Close up of a gray sweater with a 100-percent cashmere tag.
narcisa / iStock

We've all been there. You walk into a store and see a table full of "cashmere" sweaters for a great price. But before you run to the register, take a close look at the tag.

"In clothing and accessories, cashmere is often mixed with other fibers," explains Holly Chayes, a personal style coach and consultant. "Look at the tag inside a piece of clothing or the materials section of an online listing—this should tell you what fibers are included and have percentages for each type of fiber." A 100-percent cashmere item will say just that and not include any other fiber percentages.

But even if something is fully cashmere, the material comes in three grades, a rating system that specifies softness. "Grade A is the highest quality and lightest weight, though still eight times warmer than wool. Grade B is thicker and less fine while Grade C is the thickest, coarsest and often not considered as pure," shares Elizabeth Kosich, personal stylist at Elizabeth Kosich Styling. The gradings are typically only used by the trade, but some brands will note it, usually if it's an A.

In addition, the location of the goats can make a difference in quality, too. According to Hao Rong, founder of clothing and accessories brand State Cashmere, "Inner Mongolia is one of the best origins."

But the label has a secret clue, too.


Trying to determine whether something is actually 100 percent cashmere? Don't just look at what the label says, but how it's affixed to the garment.

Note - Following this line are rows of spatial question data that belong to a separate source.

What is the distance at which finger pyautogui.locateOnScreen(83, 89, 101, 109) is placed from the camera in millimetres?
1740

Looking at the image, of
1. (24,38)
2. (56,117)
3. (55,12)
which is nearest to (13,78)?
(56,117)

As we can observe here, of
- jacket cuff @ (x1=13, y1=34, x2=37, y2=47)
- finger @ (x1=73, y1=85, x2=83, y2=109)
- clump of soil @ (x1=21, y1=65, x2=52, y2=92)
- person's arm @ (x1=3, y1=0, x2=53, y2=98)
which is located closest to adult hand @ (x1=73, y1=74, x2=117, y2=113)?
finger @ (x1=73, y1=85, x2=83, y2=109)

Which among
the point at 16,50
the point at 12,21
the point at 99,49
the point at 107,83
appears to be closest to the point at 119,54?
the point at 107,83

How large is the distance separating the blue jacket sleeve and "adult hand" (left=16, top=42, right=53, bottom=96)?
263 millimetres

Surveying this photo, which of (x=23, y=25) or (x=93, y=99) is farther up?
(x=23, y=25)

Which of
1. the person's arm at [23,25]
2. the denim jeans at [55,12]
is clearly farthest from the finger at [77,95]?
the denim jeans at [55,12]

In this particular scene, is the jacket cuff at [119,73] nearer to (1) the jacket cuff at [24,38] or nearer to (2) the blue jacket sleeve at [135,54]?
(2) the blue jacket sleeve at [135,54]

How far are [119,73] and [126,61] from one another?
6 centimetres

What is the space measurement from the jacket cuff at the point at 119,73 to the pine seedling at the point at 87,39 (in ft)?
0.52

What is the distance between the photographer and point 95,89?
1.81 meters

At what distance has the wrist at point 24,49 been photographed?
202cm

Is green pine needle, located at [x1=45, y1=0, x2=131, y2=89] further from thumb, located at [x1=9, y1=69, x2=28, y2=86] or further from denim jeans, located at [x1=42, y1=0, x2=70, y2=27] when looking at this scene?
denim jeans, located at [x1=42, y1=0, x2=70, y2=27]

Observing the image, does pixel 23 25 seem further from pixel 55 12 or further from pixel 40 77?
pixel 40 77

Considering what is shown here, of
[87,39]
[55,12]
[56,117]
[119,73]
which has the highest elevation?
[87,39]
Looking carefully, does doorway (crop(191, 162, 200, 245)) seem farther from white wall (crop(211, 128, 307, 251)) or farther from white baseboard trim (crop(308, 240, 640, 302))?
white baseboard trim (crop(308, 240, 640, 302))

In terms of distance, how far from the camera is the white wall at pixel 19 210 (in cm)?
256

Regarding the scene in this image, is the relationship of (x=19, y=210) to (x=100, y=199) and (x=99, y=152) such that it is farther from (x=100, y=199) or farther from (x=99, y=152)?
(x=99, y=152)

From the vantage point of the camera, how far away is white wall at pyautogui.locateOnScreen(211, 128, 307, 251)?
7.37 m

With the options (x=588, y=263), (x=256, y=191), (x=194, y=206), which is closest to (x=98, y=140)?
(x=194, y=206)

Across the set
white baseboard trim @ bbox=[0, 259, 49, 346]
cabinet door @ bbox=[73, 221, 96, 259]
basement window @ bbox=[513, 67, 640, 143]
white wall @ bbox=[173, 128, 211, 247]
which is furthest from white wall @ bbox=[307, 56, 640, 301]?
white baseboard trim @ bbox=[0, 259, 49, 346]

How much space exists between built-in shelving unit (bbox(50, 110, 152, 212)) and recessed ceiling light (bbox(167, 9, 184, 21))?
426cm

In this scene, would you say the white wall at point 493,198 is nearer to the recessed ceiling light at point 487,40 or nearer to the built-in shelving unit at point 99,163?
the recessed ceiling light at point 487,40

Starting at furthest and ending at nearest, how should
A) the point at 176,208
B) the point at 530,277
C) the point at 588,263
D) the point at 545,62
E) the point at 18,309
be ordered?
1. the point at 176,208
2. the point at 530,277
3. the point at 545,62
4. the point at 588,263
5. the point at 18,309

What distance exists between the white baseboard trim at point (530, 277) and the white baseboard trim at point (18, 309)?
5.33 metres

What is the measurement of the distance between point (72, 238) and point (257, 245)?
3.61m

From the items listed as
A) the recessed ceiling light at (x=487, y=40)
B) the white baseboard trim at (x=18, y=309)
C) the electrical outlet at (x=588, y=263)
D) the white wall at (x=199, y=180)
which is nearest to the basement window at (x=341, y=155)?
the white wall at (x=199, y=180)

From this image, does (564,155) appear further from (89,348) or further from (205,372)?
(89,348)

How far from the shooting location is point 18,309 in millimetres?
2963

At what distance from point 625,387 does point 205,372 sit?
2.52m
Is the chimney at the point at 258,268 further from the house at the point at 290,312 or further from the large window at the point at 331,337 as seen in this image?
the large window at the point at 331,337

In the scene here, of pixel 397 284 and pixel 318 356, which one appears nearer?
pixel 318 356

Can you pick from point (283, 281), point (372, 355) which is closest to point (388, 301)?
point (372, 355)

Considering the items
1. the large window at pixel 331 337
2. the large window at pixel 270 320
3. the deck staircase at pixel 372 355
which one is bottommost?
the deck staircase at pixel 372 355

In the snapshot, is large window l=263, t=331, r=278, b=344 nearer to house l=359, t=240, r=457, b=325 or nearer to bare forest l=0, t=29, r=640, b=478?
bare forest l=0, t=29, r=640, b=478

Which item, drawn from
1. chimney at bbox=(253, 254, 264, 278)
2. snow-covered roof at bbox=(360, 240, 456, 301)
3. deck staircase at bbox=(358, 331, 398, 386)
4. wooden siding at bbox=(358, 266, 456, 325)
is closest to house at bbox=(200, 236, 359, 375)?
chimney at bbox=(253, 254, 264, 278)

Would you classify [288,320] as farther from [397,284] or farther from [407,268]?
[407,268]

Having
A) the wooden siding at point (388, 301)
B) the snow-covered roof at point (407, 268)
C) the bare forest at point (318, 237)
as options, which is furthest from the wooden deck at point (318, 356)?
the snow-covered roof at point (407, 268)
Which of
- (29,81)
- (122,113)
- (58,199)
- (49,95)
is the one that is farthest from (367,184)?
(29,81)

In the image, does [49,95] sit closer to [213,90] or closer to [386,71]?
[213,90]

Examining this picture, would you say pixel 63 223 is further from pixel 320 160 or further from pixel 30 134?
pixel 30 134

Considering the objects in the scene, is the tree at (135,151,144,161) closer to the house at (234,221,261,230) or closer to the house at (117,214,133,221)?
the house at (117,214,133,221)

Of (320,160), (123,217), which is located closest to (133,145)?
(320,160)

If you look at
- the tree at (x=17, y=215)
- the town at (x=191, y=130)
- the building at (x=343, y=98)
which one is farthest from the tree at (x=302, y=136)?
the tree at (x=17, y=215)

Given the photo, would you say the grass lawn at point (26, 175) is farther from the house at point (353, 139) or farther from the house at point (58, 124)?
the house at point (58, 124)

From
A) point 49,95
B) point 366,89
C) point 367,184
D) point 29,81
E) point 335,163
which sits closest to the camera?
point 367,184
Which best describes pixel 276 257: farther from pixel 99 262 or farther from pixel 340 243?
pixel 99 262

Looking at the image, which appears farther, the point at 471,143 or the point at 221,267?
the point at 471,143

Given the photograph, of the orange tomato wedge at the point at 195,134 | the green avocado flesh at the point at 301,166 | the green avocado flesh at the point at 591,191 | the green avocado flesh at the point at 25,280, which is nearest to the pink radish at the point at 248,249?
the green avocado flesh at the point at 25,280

"If any tags and labels are glued onto the product, the cashmere is not real," explains Rong. "Genuine cashmere pieces will have tags sewn in because the glue cannot stay on real cashmere for long."

READ THIS NEXT: 7 Secrets You Need to Know Before Shopping at Outlet Stores, According to Experts.

There are a few simple "tests" to discern the quality of cashmere.

sweater folding tips
Shutterstock/Vladimir Sukhachev

According to Mongolian cashmere brand Naadam, "cashmere fibers are six times finer than strands of human hair." They're also "some of the only fibers in the world that are hollow." So, not only is the material incredibly soft, it's ultra-lightweight, too.

However, their hollow nature makes them easy to blend with other fibers, many of which can feel just as soft as pure cashmere but won't hold up as well.

To determine whether what you're feeling is Grade A cashmere, Sissy Aerenson, owner of Delaware-based clothing store Peter Kate, recommends holding the garment up to the light "to see if the knitting is consistent rather than patchy."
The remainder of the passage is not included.